02/12/2021
ADMIN
É fato que os Governos, visando coibir e fiscalizar infrações ambientais, vem investindo pesadamente em tecnologia. No Estado de Mato Grosso a Secretaria de Meio Ambiente (SEMA-MT), desde dezembro/2020 utiliza-se do sistema REM, com controle de desmatamento via satélite em tempo real. Ainda, o Corpo de Bombeiros e a Polícia Militar Ambiental utilizam-se dos sistemas DETER e de monitoramento de queimadas do INPE, para detecção de infrações ambientais, tendo por consequência a lavratura de autos de infração.
Do outro lado encontra-se o Produtor Rural, que por maior zelo que adote em sua atividade, sempre estará à margem da sujeição de uma infração ambiental.
Em que pese a atuação do Estado ser legítima, o quantum aplicado no Auto de Infração e sua justificativa tem estado muitas vezes à margem da Lei, usurpando o direito do Autuado a justa sanção, ocasionando não raras vezes a danos irreparáveis ao patrimônio do Produtor.

▶ [Dados registrados]:
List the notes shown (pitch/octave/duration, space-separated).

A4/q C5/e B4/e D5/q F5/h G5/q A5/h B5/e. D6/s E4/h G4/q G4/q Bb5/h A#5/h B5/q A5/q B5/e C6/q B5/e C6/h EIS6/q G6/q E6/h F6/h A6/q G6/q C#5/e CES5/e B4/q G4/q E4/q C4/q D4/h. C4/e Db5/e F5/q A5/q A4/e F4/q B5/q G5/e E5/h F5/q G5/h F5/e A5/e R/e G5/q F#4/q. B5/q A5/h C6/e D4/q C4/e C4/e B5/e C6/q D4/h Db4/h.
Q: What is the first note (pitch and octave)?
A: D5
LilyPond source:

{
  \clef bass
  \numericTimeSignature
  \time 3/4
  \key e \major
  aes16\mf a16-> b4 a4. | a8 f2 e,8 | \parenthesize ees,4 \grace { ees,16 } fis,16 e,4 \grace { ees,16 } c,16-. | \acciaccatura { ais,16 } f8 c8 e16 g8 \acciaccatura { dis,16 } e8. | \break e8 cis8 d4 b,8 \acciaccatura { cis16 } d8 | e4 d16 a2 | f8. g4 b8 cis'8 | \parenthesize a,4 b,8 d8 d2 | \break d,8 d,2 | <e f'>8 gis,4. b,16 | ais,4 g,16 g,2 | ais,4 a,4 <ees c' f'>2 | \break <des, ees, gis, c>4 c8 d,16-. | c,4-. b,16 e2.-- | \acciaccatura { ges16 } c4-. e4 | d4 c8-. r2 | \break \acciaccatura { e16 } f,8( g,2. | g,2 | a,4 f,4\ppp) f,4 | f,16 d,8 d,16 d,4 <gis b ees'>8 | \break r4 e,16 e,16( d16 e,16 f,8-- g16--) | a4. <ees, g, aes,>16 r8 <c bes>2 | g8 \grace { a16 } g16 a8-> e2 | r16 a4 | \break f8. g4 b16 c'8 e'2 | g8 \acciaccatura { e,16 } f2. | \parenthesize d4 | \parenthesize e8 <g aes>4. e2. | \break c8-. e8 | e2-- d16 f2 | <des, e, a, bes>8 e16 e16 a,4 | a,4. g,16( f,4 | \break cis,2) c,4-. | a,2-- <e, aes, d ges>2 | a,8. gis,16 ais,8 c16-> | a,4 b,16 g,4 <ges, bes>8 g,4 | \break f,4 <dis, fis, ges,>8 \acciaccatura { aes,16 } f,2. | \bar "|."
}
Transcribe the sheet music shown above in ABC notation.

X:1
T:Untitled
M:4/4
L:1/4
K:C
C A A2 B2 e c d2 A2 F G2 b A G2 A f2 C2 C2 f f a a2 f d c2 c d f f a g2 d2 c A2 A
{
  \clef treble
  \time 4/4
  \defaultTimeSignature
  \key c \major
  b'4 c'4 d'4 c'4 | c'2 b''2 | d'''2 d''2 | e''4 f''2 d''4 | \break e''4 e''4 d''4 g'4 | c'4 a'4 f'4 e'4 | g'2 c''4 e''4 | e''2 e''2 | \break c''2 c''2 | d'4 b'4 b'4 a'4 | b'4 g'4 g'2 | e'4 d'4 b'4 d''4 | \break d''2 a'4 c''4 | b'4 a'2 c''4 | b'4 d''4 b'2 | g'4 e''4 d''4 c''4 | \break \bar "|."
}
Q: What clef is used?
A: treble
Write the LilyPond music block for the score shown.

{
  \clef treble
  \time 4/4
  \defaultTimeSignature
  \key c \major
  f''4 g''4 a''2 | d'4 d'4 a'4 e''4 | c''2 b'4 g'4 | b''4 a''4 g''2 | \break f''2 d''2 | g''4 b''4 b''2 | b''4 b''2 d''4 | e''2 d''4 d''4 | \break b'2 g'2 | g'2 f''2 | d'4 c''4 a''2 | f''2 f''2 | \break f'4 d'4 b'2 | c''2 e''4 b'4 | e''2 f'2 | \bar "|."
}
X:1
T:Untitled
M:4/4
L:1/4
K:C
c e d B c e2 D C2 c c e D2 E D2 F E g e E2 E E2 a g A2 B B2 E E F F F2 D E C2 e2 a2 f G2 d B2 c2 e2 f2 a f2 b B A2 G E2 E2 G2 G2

▶ [Exercícios propostos]:
**A.** Por favor, reescreva de forma mais breve o parágrafo do texto sobre infrações ambientais que começa com "É fato que os Governos", mantendo os fatos principais.
**B.** Transcreva do texto sobre infrações ambientais o trecho de "Do outro lado" a "uma infração ambiental.".

▶ [Resultados das tarefas]:
**A.** Os governos investem muito em tecnologia para coibir e fiscalizar infrações ambientais. Em Mato Grosso, a SEMA-MT usa desde dezembro de 2020 o sistema REM, que controla o desmatamento por satélite em tempo real. O Corpo de Bombeiros e a Polícia Militar Ambiental usam o DETER e o monitoramento de queimadas do INPE para detectar infrações. Com isso, são lavrados autos de infração.

**B.**
Do outro lado encontra-se o Produtor Rural, que por maior zelo que adote em sua atividade, sempre estará à margem da sujeição de uma infração ambiental.